→ Data entries:
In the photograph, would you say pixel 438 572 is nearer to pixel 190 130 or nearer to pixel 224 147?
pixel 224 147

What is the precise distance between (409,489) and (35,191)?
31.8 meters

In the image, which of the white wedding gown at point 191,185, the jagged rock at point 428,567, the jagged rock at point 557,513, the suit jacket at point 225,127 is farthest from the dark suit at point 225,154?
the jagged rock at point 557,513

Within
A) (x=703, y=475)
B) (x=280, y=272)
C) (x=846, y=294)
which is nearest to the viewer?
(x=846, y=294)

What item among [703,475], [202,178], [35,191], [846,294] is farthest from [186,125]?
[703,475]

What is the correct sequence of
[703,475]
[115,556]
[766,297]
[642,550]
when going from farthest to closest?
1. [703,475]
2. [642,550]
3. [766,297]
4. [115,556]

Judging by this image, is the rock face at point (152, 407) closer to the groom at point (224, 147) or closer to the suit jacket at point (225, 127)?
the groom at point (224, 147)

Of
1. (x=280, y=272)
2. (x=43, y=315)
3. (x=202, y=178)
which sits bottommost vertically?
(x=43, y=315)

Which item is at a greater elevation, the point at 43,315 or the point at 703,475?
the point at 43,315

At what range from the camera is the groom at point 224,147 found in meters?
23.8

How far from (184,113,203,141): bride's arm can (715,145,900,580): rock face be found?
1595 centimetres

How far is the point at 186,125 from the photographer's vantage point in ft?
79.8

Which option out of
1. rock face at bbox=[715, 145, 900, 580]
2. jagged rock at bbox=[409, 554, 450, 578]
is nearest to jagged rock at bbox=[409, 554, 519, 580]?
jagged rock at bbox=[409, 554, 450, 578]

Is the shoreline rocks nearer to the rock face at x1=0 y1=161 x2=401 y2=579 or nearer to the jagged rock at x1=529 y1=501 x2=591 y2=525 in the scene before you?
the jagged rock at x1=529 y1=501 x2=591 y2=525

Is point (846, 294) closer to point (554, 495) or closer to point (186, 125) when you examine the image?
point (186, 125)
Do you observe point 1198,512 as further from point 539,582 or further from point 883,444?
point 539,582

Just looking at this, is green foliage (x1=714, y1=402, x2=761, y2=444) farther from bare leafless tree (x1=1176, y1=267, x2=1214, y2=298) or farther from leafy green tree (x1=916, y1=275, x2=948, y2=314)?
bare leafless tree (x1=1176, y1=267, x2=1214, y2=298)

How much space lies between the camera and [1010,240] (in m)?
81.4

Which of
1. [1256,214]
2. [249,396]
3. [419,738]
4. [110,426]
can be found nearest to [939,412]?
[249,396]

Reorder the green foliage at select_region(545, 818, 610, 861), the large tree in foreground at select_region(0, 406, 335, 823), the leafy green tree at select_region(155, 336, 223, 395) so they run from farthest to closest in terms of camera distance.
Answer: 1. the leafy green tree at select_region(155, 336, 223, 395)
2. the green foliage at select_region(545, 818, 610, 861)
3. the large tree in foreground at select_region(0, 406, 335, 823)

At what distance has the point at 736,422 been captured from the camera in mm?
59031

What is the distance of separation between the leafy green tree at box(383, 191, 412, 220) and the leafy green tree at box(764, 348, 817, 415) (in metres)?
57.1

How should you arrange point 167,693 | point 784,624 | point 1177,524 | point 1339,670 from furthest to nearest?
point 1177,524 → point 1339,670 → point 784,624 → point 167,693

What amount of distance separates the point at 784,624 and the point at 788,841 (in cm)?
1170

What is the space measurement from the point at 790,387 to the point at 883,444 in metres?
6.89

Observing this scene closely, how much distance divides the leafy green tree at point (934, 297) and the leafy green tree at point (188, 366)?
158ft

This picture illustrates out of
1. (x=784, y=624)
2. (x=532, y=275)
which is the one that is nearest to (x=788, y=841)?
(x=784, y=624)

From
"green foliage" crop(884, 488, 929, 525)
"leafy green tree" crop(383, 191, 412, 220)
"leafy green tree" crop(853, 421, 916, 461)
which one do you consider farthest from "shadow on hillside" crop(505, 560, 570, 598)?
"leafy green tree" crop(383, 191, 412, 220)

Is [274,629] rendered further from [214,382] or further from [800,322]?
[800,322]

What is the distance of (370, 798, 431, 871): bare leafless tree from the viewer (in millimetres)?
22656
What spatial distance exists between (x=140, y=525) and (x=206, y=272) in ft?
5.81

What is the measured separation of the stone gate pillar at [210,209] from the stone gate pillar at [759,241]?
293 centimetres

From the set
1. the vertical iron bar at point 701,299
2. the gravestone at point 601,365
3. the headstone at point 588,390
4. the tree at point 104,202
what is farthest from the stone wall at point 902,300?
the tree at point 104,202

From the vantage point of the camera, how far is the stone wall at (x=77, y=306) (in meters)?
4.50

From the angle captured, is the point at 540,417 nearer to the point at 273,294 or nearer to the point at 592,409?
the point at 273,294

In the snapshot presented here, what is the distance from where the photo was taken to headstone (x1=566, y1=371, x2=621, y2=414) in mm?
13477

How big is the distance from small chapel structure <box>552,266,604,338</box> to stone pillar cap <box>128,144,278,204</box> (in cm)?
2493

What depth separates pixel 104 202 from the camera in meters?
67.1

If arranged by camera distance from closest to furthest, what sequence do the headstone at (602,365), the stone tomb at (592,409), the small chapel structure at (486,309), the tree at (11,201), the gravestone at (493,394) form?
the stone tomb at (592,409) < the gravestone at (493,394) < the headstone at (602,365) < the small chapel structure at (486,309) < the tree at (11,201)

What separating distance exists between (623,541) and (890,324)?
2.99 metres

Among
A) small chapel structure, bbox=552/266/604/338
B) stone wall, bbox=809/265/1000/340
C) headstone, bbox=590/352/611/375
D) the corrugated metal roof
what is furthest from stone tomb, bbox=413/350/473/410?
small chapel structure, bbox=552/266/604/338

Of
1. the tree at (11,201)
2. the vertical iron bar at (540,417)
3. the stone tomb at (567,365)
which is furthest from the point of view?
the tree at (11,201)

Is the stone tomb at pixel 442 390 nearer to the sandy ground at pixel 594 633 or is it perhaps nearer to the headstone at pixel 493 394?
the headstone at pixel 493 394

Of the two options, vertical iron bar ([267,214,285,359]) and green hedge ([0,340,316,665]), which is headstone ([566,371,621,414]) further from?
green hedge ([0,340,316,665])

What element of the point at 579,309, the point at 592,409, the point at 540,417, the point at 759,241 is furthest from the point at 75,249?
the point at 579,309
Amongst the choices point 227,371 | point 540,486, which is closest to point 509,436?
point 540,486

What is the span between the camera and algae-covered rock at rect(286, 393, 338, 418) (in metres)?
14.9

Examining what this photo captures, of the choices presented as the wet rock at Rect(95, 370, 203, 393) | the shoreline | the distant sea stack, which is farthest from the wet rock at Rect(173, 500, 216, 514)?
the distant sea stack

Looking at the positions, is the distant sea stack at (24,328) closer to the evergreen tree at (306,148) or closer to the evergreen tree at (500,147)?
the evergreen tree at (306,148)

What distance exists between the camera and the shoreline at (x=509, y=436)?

→ Stated exercise:
Reproduce word for word everything in the data above, from the line containing "What spatial distance" down to the line containing "2.99 metres". Include both of those lines.

→ Expected answer:
What spatial distance exists between (x=140, y=525) and (x=206, y=272) in ft?
5.81

What is the measured separation of the stone gate pillar at [210,209] from the stone gate pillar at [759,241]?
293 centimetres

From the set
1. the vertical iron bar at point 701,299
2. the gravestone at point 601,365
3. the headstone at point 588,390
4. the tree at point 104,202
what is farthest from the stone wall at point 902,300?
the tree at point 104,202

From the vantage point of the camera, how far is the stone wall at (x=77, y=306) (in meters)?
4.50

From the angle captured, is the point at 540,417 nearer to the point at 273,294 or nearer to the point at 592,409?
the point at 273,294

In the snapshot presented here, what is the distance from where the photo was taken to headstone (x1=566, y1=371, x2=621, y2=414) in mm?
13477

How big is the distance from small chapel structure <box>552,266,604,338</box> to stone pillar cap <box>128,144,278,204</box> (in cm)?
2493

What depth separates pixel 104 202 from the camera in meters?
67.1

If arranged by camera distance from closest to furthest, what sequence do the headstone at (602,365), the stone tomb at (592,409), the small chapel structure at (486,309), the tree at (11,201), the gravestone at (493,394) form?
the stone tomb at (592,409) < the gravestone at (493,394) < the headstone at (602,365) < the small chapel structure at (486,309) < the tree at (11,201)

What separating distance exists between (623,541) and (890,324)?
2.99 metres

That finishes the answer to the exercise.